令和4年度 国への予算要望を提出
TARC 3団体と共同して自由民主党東京都支部連合会に要望書を提出。
 当会は、令和3(2021)年11月19日、令和4年度国家予算等に関し、東京建築設計関連事務所協会協議会(通称TARC)のメンバーである(一社)東京構造設計事務所協会、(一社)東京都設備設計事務所協会及び(一社)日本建築積算事務所協会関東支部の3団体と共同して、自由民主党東京都支部連合会に対し次の3項目の要望書を提出しました。
以下に提出した要望書の概要を示します。
1 建築設計を管理する責任を持つ管理建築士に対し、定期的な講習の受講義務 を課すよう要望いたします。
 また、建築士法第27条の5の苦情解決制度における調査に伴う文書提出要求等に対する応答義務の主体を、建築士事務所協会の会員に限定せず、より広く建築士事務所の登録をしている開設者とするよう要望いたします。
 建築士法は、建築関係の資格を定めて業務の適正を図り建築物の質を向上させ、もって設計等を委託する建築主の利益を保護することを目的としています(建築士法第1条参照)。
 建築士事務所の業務は、個々の建築士の業務の単なる集合体ではなく、管理建築士による管理を経て初めて建築主の利益を保護するに足りるだけの業務水準を確保することができる性質のものです。よって、管理建築士に対しても定期的な講習の受講義務を課すよう要望いたします。
 また、建築士法第27条の5は、苦情解決制度を定めています。そして、法第27条の5第3項を反対解釈すれば、協会会員でない者は正当な理由がなくとも苦情解決において必要な文書の提出等を拒むことができることになります。

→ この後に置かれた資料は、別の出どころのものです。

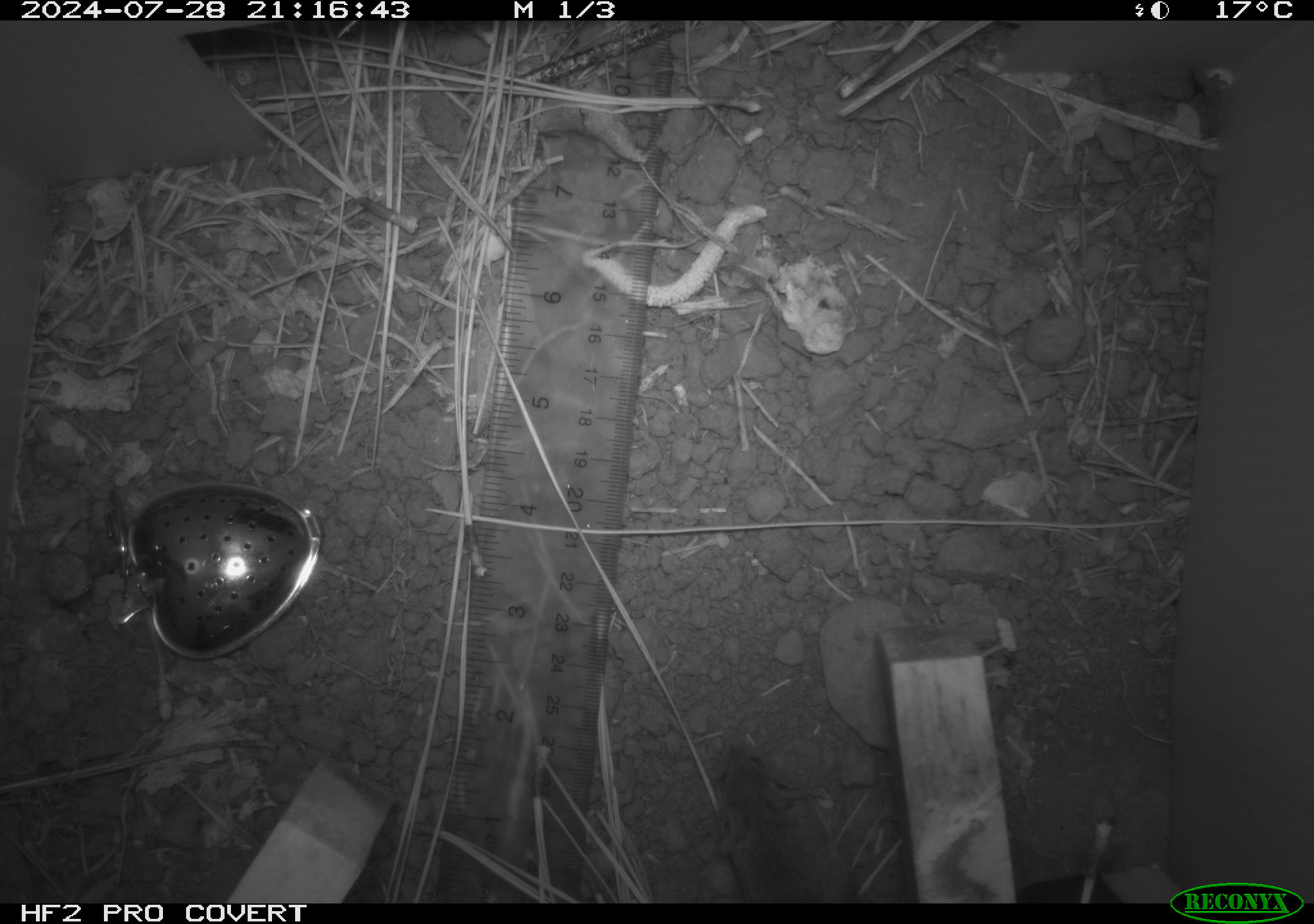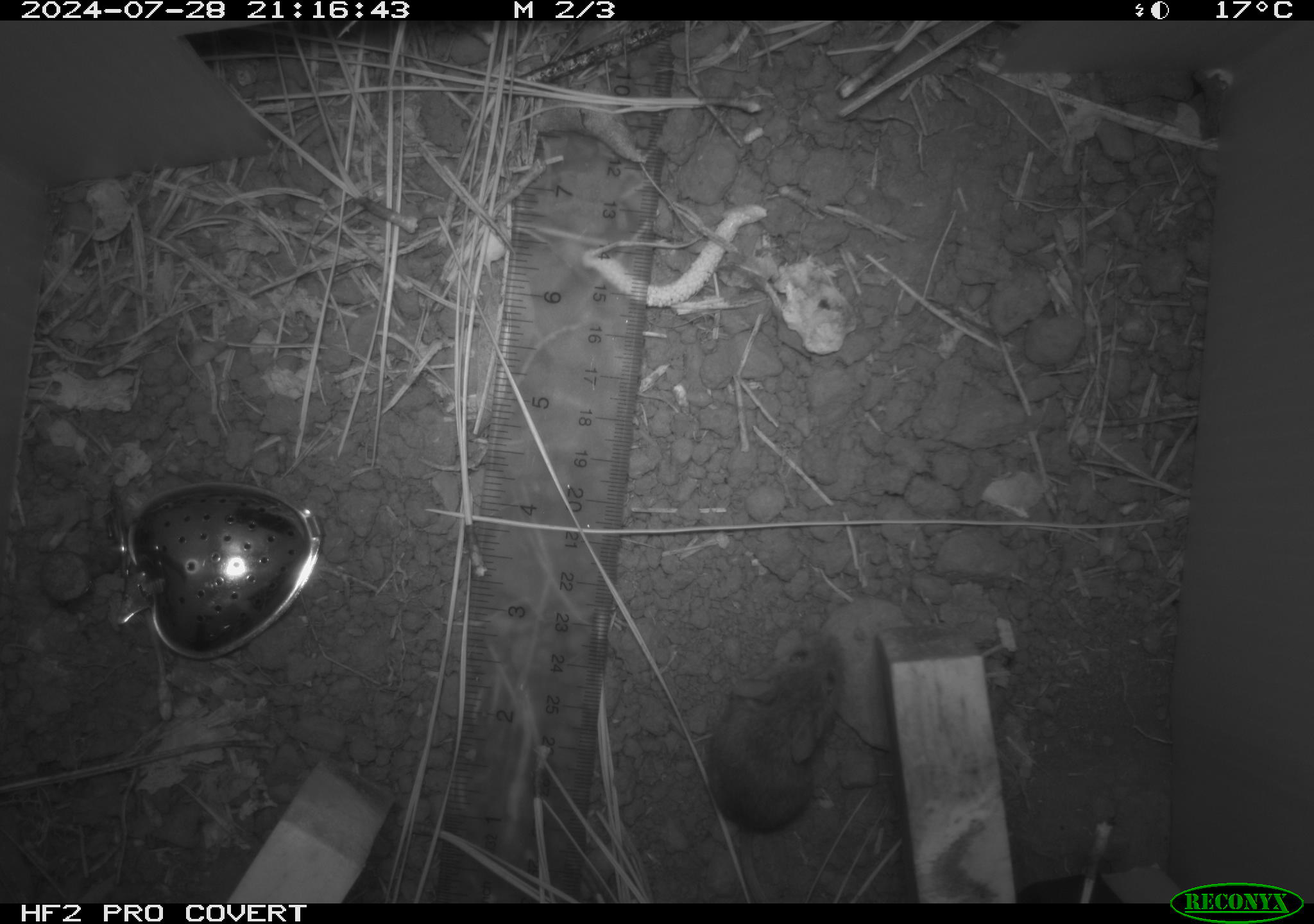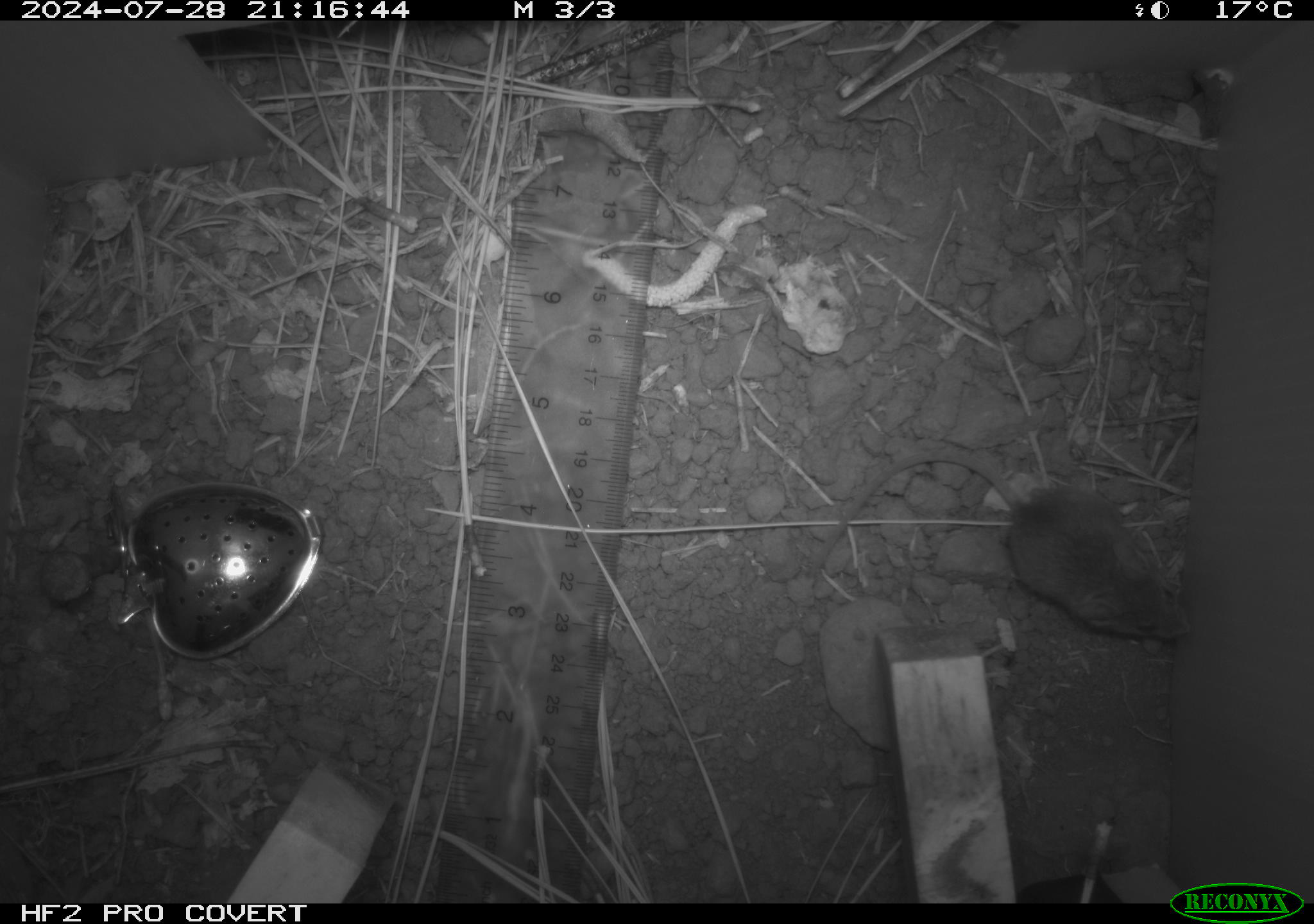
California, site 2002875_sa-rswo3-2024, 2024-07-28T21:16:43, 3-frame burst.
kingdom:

設計等を委託する建築主の利益保護が法の趣旨である点に鑑みれば、苦情解決の必要性は苦情対象が本協会の会員か否かによって異なるものではありません。
 そこで、法第27条の5第3項の主体を「協会会員」と限定するのではなく、より広く建築士事務所の登録をしている開設者とするよう要望いたします。
(一社)東京都建築士事務所協会
2 建築確認申請に係る建築基準法等の建築関連法規について、各建築主事、各指定確認検査機関の法解釈の一元化を図っていただくよう要望いたします。
 建築確認制度の眼目は、建築予定の建物の法令適合性を工事着工前に検証することで、違法建築を「予防」する点にあります。
 しかし、この十数年、確認申請が下付され着工した建築物が、建築基準法第94条及び行政不服審査法による不服申立てにより、建築確認が取り消される事案が多くみられます。
 確認検査機関の確認検査員は、必ずしも各特定行政庁の個々の法解釈を熟知しておらず、各特定行政庁の解釈も各確認検査機関に十分に周知されているとはいえないことから、確認検査機関と建築主事との間で解釈が相違することが多くあるのが現状です。また、建築主事の示した解釈であっても、建築審査会が同一の解釈を採用するとは限りません。
 建築確認制度の違法建築「予防」機能を取り戻すため、ぜひとも、建築確認申請に係る建築基準法等の建築関連法規について、各建築主事、各指定確認検査機関の法解釈の一元化を図っていただくよう要望いたします。
(一社)東京都建築士事務所協会
3 既存建築物の改修設計における設備設計に関し、各設計業務の料率算定基準を設定いただくと共に、改修設計業務の標準的な発注仕様書の策定をご検討いただきたく要望いたします。
 設備設計事務所が受託した設備設計業務を遂行していくためには、適切な設計料率の設定と共に、発注仕様書の内容が明確に定められている必要があります。
 改修設計については告示98号にあたるような基準が示されていないことから、適切な設計料率が設定されずに発注がなされている状況が散見されます。
 また、設備設計に関する改修設計の発注仕様書については、現状では発注仕様書の内容と受託業務の実態が乖離している状況が見受けられます。
 つきましては、既存建築物の改修設計における設備設計に関し、現地調査、基本計画・基本設計及び実施設計等の各設計業務の料率算定基準を設定いただくと共に、改修設計業務の標準的な発注仕様書の策定をご検討いただきたく要望いたします。